Tuesday, January 06, 2009

Adverts of which I disapprove

I can't believe they're STILL showing that "Colour Catcher" advert with "the proof's on the sheet!" stupidity. I complained about it on my blog MONTHS ago! And they still haven't taken it off the air!

And now there's an advert for some company or other that's changing its name, in which a number of actors and musicians observe that their stage names are better than their real names. Ringo Starr interacts with footage of screaming Beatle fans and asks "Would any of this have happened to me if I was still Richard Starkey?"

Well, yes, Ringo, it would. If you remember, you adopted the stage-name in order to become the drummer for Rory Storm and the Hurricanes, who all had silly names, and then your mates in another band asked you to start playing with them instead, and it all got quite big from there. I'm almost certain that the exact same amount of fame and adulation would have come your way if you were still Richard Starkey.

Incidentally, I can't remember what company this advert's for. Like many adverts, it has no idea about how to make something memorable. The new and old names of the company are just flashed up on screen right at the end, entirely disconnected from the preceding celebrity-fest. They must have spent a fortune on the advert, and it doesn't do its job at all. I ask you.

Also, what's with those Renault adverts that operate from the starting point that nobody wants to buy a Renault, and then tries to convince you that the new one is actually quite cool, so maybe you should reconsider your prejudices. I thought Renaults were cool all along! Weren't they? What was wrong with Nicole and Papa? Now that was a good advertising campaign.

Also, and this isn't an advert I'm complaining about, I have a strange urge to go and see Derby play Man Utd in the league cup semi-final first leg tomorrow night. I don't know why, I never once went to see Derby play, even when I was living there and they were in the premier league and playing Man Utd all the time (well, twice in a year, anyway). Still, I feel like going to see this one now. Anyone want to come with me?

1 comment:

Anonymous said...

Hi Ben.

I suspect the company you are referring to is Aviva which is a very big company that is listed on the stock market.

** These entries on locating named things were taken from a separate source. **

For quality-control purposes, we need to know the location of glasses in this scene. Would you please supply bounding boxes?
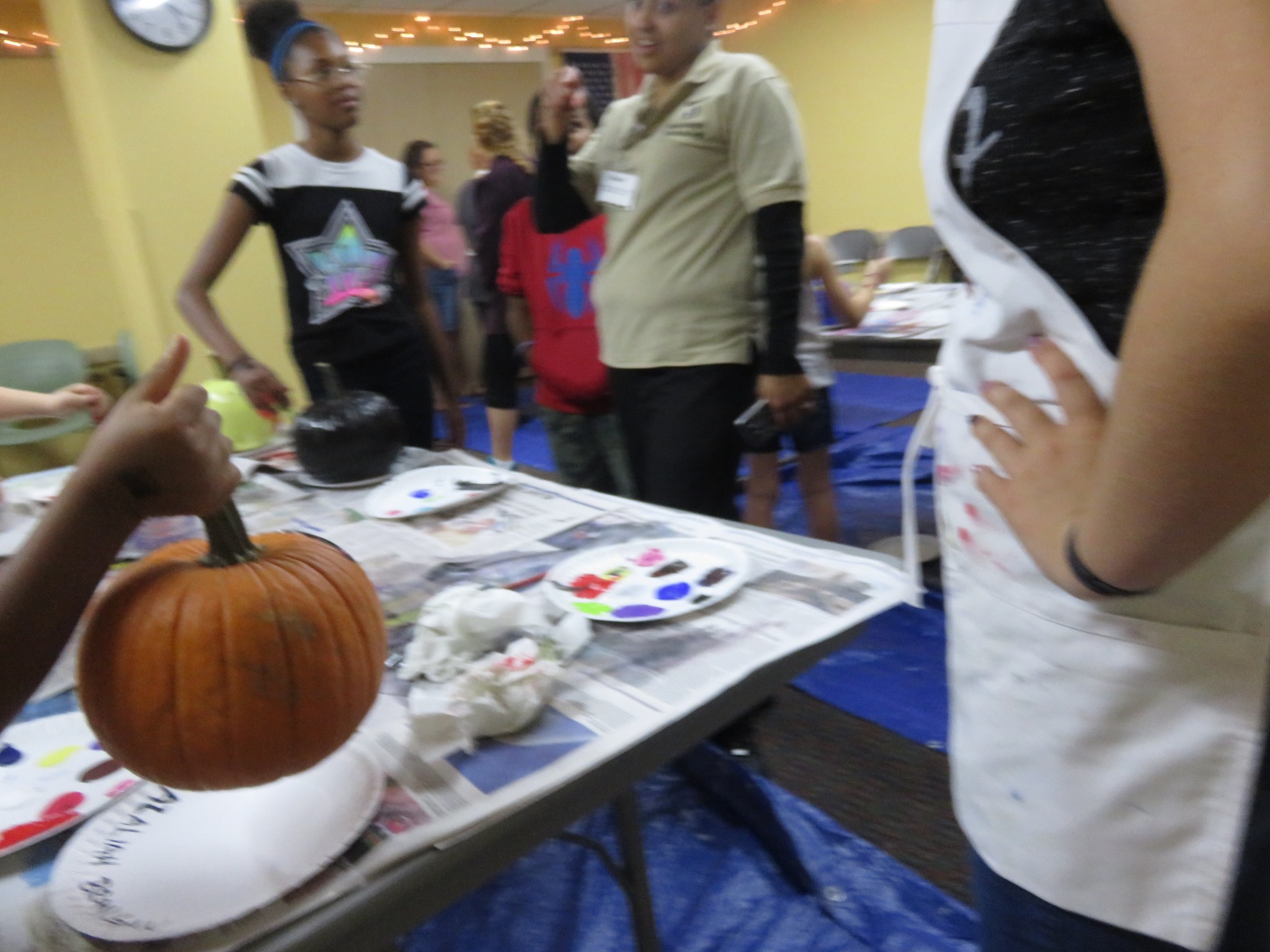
[285,64,373,86]
[421,160,444,166]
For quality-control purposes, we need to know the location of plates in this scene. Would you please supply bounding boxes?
[543,538,754,623]
[48,739,386,945]
[0,708,142,858]
[364,465,514,518]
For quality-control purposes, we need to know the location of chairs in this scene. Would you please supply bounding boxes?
[0,338,108,456]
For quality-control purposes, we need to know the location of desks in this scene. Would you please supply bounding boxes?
[814,275,965,383]
[3,429,937,952]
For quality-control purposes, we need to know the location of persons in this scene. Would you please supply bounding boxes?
[0,380,113,426]
[743,234,891,539]
[459,100,533,471]
[173,0,465,452]
[532,0,812,525]
[498,83,638,503]
[402,139,484,411]
[921,0,1270,950]
[0,335,241,739]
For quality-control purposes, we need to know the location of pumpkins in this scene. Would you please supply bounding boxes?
[77,492,388,792]
[293,361,408,481]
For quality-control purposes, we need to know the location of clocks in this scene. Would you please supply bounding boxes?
[110,0,218,52]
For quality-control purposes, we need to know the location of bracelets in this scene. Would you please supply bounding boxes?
[1065,525,1157,598]
[223,353,253,381]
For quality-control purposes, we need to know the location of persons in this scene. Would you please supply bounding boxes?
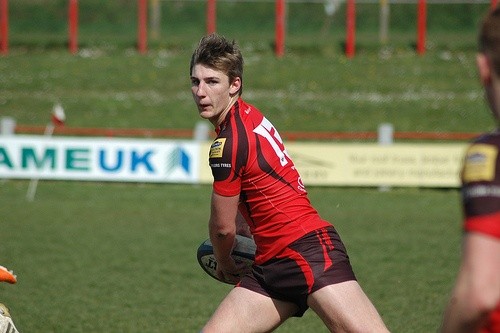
[190,33,389,333]
[438,0,500,333]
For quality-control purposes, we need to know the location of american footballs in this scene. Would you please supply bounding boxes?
[196,234,257,287]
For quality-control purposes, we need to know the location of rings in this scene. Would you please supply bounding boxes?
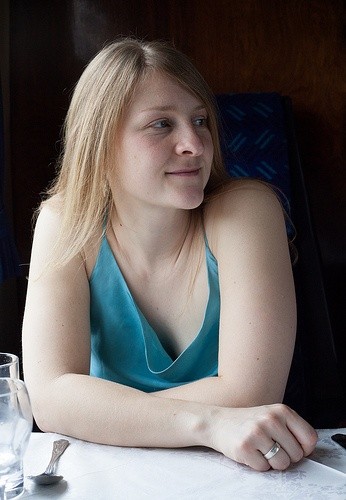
[262,441,281,460]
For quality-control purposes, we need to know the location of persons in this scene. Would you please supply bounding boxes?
[22,36,318,470]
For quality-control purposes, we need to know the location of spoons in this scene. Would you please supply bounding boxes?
[26,439,70,484]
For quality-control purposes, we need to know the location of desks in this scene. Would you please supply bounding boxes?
[16,428,346,500]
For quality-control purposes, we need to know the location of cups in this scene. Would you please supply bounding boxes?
[0,353,33,500]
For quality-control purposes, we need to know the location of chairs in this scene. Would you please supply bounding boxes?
[210,93,346,429]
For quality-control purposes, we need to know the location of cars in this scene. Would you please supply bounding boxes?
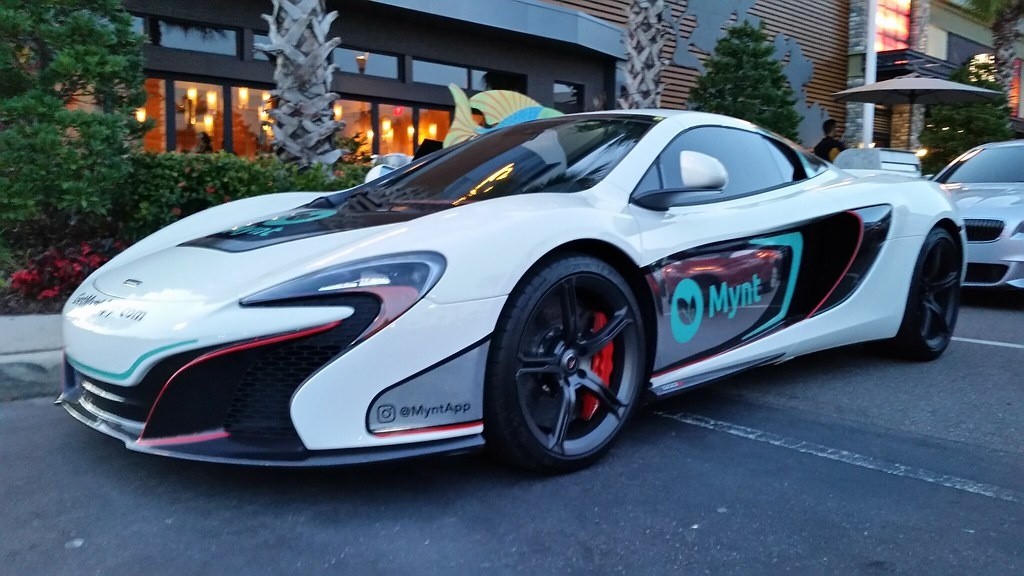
[926,139,1024,292]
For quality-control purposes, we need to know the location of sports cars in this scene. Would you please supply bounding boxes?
[58,108,965,466]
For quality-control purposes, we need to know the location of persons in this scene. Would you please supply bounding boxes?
[195,132,213,154]
[814,119,845,164]
[646,274,664,318]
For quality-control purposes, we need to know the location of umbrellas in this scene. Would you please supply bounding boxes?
[832,72,1005,149]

Well spotted Ben. It takes a memory man to spot such marketing techniquies.

The company may in fact want you to forget the name of the company.

Imagine this scenario for a moment.

Let's assume you are walking home and remember that you need dog food. You pop in the store, go home and feed your dog.

Two days later the dog is dead and the vet tells you it was food poisoning having already asked you to provide samples from your bin.

Angry at Pedigree Chum and concerned about other people's pets you rush to inform Watchdog and every other consumer related program and legal body.

As you are typing the letters you happily munch away on your Mars bar with food poisoning not being associated with the food which you are currently consuming.

Fast forward to the next day and News at Ten with Trevor McDonald reports that all the stores have removed the Pedigree Chum which came from the identified batch.

With your mind at ease and the knowledge that you have saved the pets of thousands of children, you treat yourself to another Mars Bar and put your feet up to watch the Pocket Dragons.

At this point, due to the death of your dog you have probably decided to never buy Pedigree Chum ever again and advise all your friends at The Kennel Club to do the same.

Sales at Pedigree Chum hit a new low due to the bad publicity whereas, sales at Mars remain unchanged.

Why would they ? A respectable company like Mars wouldn't give anyone food poisining would it ? Especiall when so many children eat tons of the stuff ! What's the chance of two massive and reputable companies doing the same thing in this short time anyway ?

Well, even though this is a made up story Mars is in fact, owned by a massive company called Masterfoods which, also happens to own ? You've guessed it; Pedigree Chum.

Knowing this means that there is a much greater chance of you not buying the product due to ASSOCIATION.

Therefore, the marketing gurus aren't as foolish as we may at first give them cretit.

The point is that many major companies know that if the name is damaged it will hit all lines of production if the publiv know when things go wrong and they haven't had a chance to fix them.

With major supermarkets it is slightly different as, we all know that when it says Tesco or Asda on the label we can be sure that it was made by another company as these companies are now, no more than financial institutions controlling the flow of capital.


Renault had a reputation for being easy to steal incidentally.